9:53 AM, Apr 25, 2018 — Comcast (CMCSA) said on Wednesday it submitted a superior cash offer for British television company Sky, coming in over the top of an offer by Rupert Murdoch’s Twenty-First Century Fox (FOXA).
Comcast has offered $31 billion (22 billion pounds), a 16% premium to Twenty-First Century Fox’s offer. If approved, the acquisition would increase Comcast’s free cash flow per share in the first year, excluding one-time transaction-related expenses. Comcast said it expects the return on invested capital of the transaction will exceed the average cost of capital.
Sky shareholders would received 12.50 pounds per share in cash, and would be entitled to any final dividend from the company’s financial year that ends on June 30, up to 21.8 pence per Sky share. Comcast Chief Executive Brian Roberts said the company is “delighted” to formalize its offer.

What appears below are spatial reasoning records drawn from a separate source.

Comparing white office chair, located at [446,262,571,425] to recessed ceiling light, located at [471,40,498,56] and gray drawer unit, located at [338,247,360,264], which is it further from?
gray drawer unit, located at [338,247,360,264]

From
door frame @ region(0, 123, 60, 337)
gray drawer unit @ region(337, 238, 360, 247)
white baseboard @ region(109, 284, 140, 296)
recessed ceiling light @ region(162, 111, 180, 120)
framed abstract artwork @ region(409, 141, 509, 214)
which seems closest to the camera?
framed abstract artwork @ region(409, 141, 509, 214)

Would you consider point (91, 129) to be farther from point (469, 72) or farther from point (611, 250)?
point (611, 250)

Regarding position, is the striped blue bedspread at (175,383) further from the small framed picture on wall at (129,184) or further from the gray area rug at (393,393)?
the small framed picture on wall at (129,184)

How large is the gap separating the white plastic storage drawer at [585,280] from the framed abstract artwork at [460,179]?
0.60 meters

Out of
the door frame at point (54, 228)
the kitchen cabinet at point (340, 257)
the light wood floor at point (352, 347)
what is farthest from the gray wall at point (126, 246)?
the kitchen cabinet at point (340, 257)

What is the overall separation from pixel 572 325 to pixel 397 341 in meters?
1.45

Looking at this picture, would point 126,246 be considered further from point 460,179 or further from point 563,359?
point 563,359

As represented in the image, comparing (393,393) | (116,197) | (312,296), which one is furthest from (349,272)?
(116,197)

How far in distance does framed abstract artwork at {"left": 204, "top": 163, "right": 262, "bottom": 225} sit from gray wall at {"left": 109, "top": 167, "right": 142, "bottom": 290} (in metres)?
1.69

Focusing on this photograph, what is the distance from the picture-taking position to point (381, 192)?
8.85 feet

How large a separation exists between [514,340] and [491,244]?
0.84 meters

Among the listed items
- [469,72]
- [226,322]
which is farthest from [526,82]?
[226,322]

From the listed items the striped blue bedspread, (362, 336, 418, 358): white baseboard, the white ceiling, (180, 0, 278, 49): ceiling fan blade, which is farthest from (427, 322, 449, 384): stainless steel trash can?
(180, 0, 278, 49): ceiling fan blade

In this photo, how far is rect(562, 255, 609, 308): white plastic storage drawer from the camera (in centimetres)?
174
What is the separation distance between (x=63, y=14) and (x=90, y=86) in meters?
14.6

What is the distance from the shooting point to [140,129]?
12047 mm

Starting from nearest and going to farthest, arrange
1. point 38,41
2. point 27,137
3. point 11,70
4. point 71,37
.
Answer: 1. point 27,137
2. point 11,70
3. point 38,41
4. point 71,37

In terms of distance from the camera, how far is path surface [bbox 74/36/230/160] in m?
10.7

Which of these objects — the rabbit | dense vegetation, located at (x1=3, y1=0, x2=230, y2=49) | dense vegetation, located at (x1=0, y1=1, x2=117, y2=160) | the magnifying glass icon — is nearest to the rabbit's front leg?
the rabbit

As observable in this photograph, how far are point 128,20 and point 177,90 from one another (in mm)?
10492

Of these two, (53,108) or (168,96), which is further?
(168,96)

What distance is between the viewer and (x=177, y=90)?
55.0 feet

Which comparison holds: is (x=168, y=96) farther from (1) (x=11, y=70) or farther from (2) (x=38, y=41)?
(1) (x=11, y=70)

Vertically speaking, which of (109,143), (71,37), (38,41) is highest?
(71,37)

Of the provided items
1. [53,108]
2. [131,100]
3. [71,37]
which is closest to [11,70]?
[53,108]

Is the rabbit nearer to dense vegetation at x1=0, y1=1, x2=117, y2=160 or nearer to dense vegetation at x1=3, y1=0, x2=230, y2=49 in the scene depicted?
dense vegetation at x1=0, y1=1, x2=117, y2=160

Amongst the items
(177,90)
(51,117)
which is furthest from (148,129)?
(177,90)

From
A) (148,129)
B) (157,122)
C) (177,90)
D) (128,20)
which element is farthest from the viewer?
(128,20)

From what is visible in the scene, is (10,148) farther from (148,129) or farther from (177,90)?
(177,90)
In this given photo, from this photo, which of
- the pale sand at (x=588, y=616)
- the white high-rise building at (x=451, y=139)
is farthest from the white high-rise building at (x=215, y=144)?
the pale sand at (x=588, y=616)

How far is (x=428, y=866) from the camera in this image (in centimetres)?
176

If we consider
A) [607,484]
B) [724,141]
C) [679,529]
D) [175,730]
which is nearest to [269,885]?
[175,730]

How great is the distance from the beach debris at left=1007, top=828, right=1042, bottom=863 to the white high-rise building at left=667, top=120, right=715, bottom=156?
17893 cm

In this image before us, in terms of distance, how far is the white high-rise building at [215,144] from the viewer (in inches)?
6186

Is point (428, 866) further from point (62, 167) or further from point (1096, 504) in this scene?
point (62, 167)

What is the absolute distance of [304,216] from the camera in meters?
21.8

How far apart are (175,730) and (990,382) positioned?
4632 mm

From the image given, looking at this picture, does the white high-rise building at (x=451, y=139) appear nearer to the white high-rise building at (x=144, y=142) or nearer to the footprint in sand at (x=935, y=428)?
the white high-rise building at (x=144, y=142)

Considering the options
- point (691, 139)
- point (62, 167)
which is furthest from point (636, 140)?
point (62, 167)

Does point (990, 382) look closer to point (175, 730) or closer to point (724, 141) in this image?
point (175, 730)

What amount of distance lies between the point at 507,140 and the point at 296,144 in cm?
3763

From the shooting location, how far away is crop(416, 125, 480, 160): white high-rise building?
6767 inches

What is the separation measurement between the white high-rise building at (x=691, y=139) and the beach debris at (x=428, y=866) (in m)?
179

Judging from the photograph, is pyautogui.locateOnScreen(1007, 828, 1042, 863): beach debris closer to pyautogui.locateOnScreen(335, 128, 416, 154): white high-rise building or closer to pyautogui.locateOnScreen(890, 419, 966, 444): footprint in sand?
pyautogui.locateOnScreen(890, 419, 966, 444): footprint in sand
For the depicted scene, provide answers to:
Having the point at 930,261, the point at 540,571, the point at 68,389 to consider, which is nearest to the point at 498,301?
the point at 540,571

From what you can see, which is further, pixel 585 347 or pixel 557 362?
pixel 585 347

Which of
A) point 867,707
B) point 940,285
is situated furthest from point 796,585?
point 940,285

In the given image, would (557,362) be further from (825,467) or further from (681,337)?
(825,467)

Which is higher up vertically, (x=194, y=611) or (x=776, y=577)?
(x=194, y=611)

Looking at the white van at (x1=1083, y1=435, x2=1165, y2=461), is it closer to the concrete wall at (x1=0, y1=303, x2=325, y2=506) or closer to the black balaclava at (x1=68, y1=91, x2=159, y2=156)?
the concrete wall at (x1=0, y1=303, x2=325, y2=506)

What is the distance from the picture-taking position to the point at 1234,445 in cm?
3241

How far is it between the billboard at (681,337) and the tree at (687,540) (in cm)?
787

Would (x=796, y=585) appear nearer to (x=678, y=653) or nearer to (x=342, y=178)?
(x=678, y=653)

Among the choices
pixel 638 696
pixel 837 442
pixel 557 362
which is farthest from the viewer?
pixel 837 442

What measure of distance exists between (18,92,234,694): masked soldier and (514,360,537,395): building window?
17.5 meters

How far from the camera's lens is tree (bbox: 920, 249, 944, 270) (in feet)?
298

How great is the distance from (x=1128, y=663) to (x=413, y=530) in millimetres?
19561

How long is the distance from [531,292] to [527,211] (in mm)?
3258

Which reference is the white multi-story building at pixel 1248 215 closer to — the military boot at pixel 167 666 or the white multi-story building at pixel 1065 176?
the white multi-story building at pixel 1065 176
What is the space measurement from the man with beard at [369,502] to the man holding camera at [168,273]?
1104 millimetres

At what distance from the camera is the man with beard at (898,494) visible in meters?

“We have long believed Sky is an outstanding company and a great fit with Comcast,” he said. “Sky has a strong business, excellent customer loyalty, and a valued brand. It is led by a terrific management team who we look forward to working with to build and grow this business.”
Comcast shares rose 1.3% in early trading while Fox was up 0.8%.
Sky, based in the UK, has 23 million customers in Europe. If the transaction goes through, Sky will be Comcast’s platform for growth across Europe. The companies will have a combined customer base of 52 million that will allow it to invest in new and acquired programming and increase innovation, Roberts said in a statement.
Comcast said if the deal is approved, it will maintain expenditures in Sky News for at least 10 years, establish an editorial board to ensure independence and maintain the company’s headquarters in Osterley for five years. It also won’t acquire any majority interest in a UK newspaper for five years.
To complete the purchase, Comcast said in the statement that it would enter into an unsecured bridge loan for up to 16 billion pounds and an unsecured term loan credit agreement for up to 7 billion pounds ($22 billion and $10 billion, respectively). The acquisition is subject to a number of conditions including anti-trust and regulatory approvals. It also must secure valid acceptances of more than 50% of voting rights than normally exercisable at a general meeting of Sky.
“Comcast believes that, combined, Comcast and Sky will create a business equipped to compete more effectively in a rapidly changing and highly competitive industry,” Comcast said. “Together, the companies would be well positioned to drive growth to provide attractive returns to Comcast shareholders and to benefit the employees and customers of both organizations.”